Esse esclarecimento tem passado,
por exemplo, por uma visita ao Museu do Aljube, onde se podem ver as principais
caraterísticas da ditadura: a pobreza/miséria de grande parte da população, o
analfabetismo, a emigração, a repressão política, a censura, o ensino dominado
pela ideologia, a cultura controlada, a guerra colonial criminosa, o isolamento
internacional. Ou seja, um real “centro interpretativo” do salazarismo,
dificilmente substituível por uma outra qualquer interpretação contida num
eventual “Museu de Salazar” de que hoje tanto se fala. A não ser que se queira
transformar Santa Comba Dão na Gori portuguesa, cidade georgiana, onde nasceu
Estaline e existe um museu a ele dedicado (objeto de um interessante artigo na
revista do Expresso de 24 de agosto) que é um local de romaria para os
saudosistas do ditador soviético.
Pois foi contra Salazar, o
amigo e discípulo de Hitler e de Mussolini, que apoiou Franco contra a
República, que criou o Tarrafal, onde morreu Bento Gonçalves, que dirigiu a
polícia política que assassinou Dias Coelho e Humberto Delgado, foi contra esse
ditador que Camilo Mortágua lutou, levando à prática o que há pouco mais de um
mês, a insuspeita Angela Merkel dizia : “… há momentos em que a desobediência é
obrigatória...”, apelando “… à luta contra os avanços da extrema-direita, por
ocasião do 75º aniversário da conspiração mais famosa parra assassinar o líder
nazi Adolf Hitler…” (Público, 20 de julho).

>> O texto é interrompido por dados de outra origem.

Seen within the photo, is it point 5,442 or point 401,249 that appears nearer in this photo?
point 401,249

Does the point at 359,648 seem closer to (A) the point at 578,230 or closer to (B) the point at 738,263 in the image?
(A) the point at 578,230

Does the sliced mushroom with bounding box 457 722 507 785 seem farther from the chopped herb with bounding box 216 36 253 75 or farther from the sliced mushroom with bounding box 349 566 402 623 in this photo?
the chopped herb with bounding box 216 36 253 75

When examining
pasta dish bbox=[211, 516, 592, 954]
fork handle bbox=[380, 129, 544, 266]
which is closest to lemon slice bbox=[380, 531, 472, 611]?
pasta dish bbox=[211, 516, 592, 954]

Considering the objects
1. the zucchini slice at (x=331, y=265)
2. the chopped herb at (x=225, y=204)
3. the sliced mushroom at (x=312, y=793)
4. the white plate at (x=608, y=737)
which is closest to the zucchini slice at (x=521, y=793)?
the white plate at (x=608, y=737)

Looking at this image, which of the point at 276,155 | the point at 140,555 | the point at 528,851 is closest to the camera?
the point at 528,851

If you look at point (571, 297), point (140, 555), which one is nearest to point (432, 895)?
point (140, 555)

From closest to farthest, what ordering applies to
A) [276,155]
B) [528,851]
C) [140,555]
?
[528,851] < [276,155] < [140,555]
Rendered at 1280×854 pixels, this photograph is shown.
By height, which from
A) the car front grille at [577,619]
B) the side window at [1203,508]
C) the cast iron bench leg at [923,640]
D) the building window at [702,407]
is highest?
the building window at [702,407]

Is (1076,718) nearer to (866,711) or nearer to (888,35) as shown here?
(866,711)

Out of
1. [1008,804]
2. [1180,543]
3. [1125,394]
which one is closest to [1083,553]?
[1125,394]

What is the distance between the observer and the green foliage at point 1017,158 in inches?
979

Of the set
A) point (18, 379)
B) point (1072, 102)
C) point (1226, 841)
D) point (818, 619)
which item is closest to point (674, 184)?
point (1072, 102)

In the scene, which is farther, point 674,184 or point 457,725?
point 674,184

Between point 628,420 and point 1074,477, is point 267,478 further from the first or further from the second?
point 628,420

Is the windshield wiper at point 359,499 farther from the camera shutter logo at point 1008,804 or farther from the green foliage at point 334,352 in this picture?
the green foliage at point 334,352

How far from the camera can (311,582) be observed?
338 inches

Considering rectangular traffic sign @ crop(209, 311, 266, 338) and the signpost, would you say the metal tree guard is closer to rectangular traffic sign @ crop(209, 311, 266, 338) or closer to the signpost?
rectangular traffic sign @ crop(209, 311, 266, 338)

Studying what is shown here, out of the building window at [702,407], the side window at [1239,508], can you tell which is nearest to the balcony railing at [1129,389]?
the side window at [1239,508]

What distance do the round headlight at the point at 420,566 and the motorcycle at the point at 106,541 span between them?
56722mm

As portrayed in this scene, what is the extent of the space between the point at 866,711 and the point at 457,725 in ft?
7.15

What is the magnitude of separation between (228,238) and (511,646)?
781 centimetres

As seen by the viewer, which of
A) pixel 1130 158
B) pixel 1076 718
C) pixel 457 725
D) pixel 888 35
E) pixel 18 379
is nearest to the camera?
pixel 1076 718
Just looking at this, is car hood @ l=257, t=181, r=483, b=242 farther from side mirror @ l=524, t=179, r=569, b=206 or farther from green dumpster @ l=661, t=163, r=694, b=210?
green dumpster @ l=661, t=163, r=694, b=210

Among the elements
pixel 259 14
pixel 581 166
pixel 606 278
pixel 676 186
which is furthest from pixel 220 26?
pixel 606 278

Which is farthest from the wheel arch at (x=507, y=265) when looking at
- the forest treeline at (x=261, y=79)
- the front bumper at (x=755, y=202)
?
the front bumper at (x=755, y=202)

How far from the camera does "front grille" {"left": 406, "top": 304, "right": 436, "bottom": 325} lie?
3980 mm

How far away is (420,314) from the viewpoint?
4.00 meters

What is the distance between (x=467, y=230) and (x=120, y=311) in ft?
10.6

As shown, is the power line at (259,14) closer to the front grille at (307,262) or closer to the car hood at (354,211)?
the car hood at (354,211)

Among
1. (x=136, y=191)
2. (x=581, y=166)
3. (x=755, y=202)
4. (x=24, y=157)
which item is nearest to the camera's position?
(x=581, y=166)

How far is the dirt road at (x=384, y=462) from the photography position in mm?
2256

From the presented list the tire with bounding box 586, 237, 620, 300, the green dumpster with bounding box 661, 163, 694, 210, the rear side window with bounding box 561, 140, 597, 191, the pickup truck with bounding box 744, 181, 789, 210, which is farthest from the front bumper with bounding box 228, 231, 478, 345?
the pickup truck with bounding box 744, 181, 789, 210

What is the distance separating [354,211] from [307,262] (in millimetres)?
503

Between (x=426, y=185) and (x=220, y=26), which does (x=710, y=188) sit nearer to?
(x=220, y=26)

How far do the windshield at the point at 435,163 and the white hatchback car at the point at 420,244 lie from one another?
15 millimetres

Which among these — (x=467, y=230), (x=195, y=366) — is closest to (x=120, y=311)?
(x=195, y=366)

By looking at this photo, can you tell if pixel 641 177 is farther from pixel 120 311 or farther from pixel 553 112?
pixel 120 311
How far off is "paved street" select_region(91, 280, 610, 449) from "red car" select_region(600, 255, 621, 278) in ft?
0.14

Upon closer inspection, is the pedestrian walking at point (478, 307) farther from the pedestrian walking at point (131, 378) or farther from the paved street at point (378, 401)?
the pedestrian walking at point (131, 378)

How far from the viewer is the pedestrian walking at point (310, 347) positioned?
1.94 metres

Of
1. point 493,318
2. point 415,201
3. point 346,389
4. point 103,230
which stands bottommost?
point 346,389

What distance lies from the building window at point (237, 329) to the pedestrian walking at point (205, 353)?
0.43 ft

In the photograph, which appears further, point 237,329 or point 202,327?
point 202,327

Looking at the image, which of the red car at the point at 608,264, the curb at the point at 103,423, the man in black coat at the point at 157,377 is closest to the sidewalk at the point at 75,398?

Duas notas finais. A primeira,
para dizer que conheci o Camilo apenas há quatro anos, aquando da campanha
eleitoral de Sampaio da Nóvoa (da qual, ele e o Francisco Fanhais, foram os
primeiros impulsionadores no distrito de Beja). Não obstante ser o menos novo
dos apoiantes, era o parecia ter mais “sangue na guelra”: se estava combinado
distribuir cem folhetos, ele propunha duzentos, se íamos a três localidades,
ele avançava com seis. Ou seja, o mesmo espírito revolucionário de cinquenta
anos atrás, lutando por uma causa em que acreditava.
A segunda e última nota visa outro
aspeto que aparece não poucas vezes nas citadas redes sociais: a associação da
prática antifascista de Camilo Mortágua (avaliando-a de modo depreciativo) à
atividade política das suas filhas, o que não deixa de ser uma atitude, no
mínimo desonesta. O que, de facto, os que o fazem não conseguem aceitar é ver a
Mariana e a Joana prosseguirem, não uma “carreira política” baseada em
amiguismos e outros esquemas mas, a exemplo do pai, a defesa dos ideais e das
causas em que acreditam, através da luta política. E, numa altura, em que se
apela a que mais jovens e mais mulheres participem na vida política, não deixa
de ser um paradoxo que essas duas jovens mulheres sejam criticadas apenas por
serem filhas do antifascista e revolucionário Camilo.